Given instruction: Format the lines below as a numbered list, skipping any blank lines and omitting the pictures.

[Spatial reasoning dataset excerpts]
----

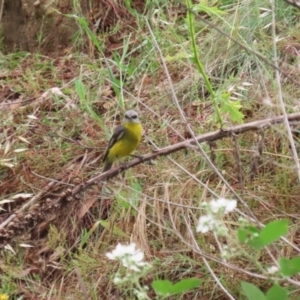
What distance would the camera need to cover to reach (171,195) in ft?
11.5

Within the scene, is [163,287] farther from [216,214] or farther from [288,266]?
[288,266]

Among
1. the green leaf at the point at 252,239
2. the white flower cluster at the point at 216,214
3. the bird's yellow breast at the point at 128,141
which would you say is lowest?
the bird's yellow breast at the point at 128,141

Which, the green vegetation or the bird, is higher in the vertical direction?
the bird

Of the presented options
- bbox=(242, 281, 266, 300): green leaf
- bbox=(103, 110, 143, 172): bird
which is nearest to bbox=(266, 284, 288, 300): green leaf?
bbox=(242, 281, 266, 300): green leaf

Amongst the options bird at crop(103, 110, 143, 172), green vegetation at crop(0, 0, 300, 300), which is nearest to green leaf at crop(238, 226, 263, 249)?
green vegetation at crop(0, 0, 300, 300)

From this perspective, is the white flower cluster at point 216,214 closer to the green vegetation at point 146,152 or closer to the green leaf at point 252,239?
the green leaf at point 252,239

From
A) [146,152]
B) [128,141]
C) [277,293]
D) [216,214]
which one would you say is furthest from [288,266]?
[146,152]

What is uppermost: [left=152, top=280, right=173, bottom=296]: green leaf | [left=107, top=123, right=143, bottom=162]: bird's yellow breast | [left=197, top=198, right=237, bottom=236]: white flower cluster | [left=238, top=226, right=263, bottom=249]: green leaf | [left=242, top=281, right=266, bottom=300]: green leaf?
[left=197, top=198, right=237, bottom=236]: white flower cluster

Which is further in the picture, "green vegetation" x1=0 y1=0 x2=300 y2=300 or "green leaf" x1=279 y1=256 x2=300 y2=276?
"green vegetation" x1=0 y1=0 x2=300 y2=300

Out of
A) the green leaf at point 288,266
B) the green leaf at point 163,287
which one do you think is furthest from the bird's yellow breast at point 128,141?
the green leaf at point 163,287

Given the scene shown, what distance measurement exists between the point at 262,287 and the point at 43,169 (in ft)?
5.31

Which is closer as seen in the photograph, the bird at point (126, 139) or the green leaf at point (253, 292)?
the green leaf at point (253, 292)

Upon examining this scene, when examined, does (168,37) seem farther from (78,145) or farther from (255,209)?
(255,209)

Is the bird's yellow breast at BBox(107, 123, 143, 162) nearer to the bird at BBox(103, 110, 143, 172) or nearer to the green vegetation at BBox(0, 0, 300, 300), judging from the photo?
the bird at BBox(103, 110, 143, 172)
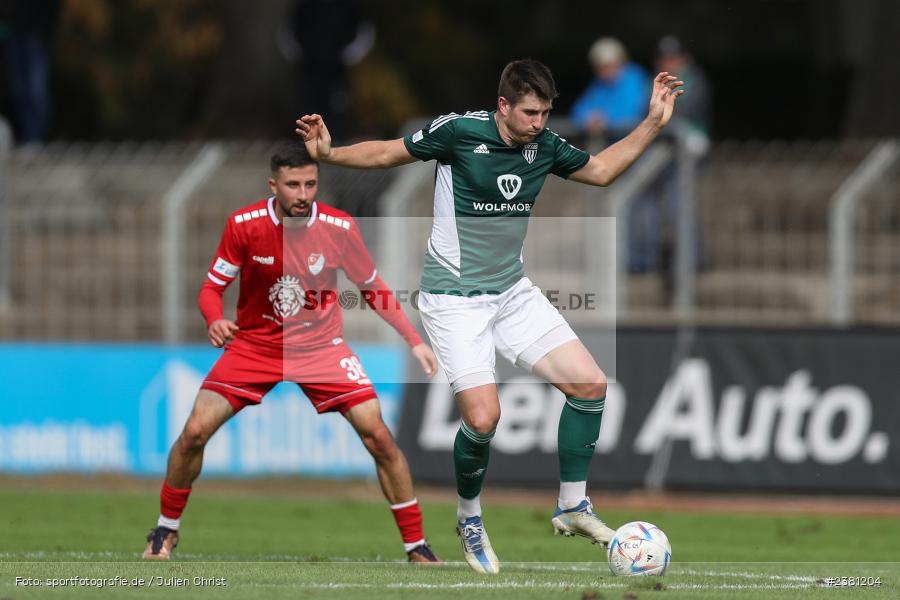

----

Solution below:
1. What distance would the camera need to cover to reach (171,195) in ft?
2. 11.5
3. Within the scene, is [163,287] farther from [216,214] or farther from [288,266]?
4. [288,266]
5. Among
6. 1. the green leaf at the point at 252,239
7. 2. the white flower cluster at the point at 216,214
8. 3. the bird's yellow breast at the point at 128,141
9. which would you say is lowest?
10. the bird's yellow breast at the point at 128,141
11. Which, the green vegetation or the bird, is higher in the vertical direction?
12. the bird
13. Of the presented options
14. - bbox=(242, 281, 266, 300): green leaf
15. - bbox=(103, 110, 143, 172): bird
16. which is nearest to bbox=(266, 284, 288, 300): green leaf?
17. bbox=(242, 281, 266, 300): green leaf
18. Amongst the options bird at crop(103, 110, 143, 172), green vegetation at crop(0, 0, 300, 300), which is nearest to green leaf at crop(238, 226, 263, 249)?
19. green vegetation at crop(0, 0, 300, 300)
20. From this perspective, is the white flower cluster at point 216,214 closer to the green vegetation at point 146,152 or closer to the green leaf at point 252,239?
21. the green leaf at point 252,239
22. From
23. A) [146,152]
24. B) [128,141]
25. C) [277,293]
26. D) [216,214]
27. which one would you say is furthest from [288,266]?
28. [146,152]
29. What is uppermost: [left=152, top=280, right=173, bottom=296]: green leaf | [left=107, top=123, right=143, bottom=162]: bird's yellow breast | [left=197, top=198, right=237, bottom=236]: white flower cluster | [left=238, top=226, right=263, bottom=249]: green leaf | [left=242, top=281, right=266, bottom=300]: green leaf?
30. [left=197, top=198, right=237, bottom=236]: white flower cluster
31. Which is further in the picture, "green vegetation" x1=0 y1=0 x2=300 y2=300 or "green leaf" x1=279 y1=256 x2=300 y2=276?
32. "green vegetation" x1=0 y1=0 x2=300 y2=300
33. Out of
34. A) the green leaf at point 288,266
35. B) the green leaf at point 163,287
36. which one do you think is furthest from the bird's yellow breast at point 128,141?
37. the green leaf at point 163,287
38. Given the scene shown, what distance measurement exists between the point at 262,287 and the point at 43,169 (in ft)?
39. 5.31
40. Which is closer as seen in the photograph, the bird at point (126, 139) or the green leaf at point (253, 292)?
41. the green leaf at point (253, 292)
42. Upon examining this scene, when examined, does (168,37) seem farther from (78,145) or farther from (255,209)?
43. (255,209)
44. Is the bird's yellow breast at BBox(107, 123, 143, 162) nearer to the bird at BBox(103, 110, 143, 172) or nearer to the green vegetation at BBox(0, 0, 300, 300), judging from the photo?
45. the bird at BBox(103, 110, 143, 172)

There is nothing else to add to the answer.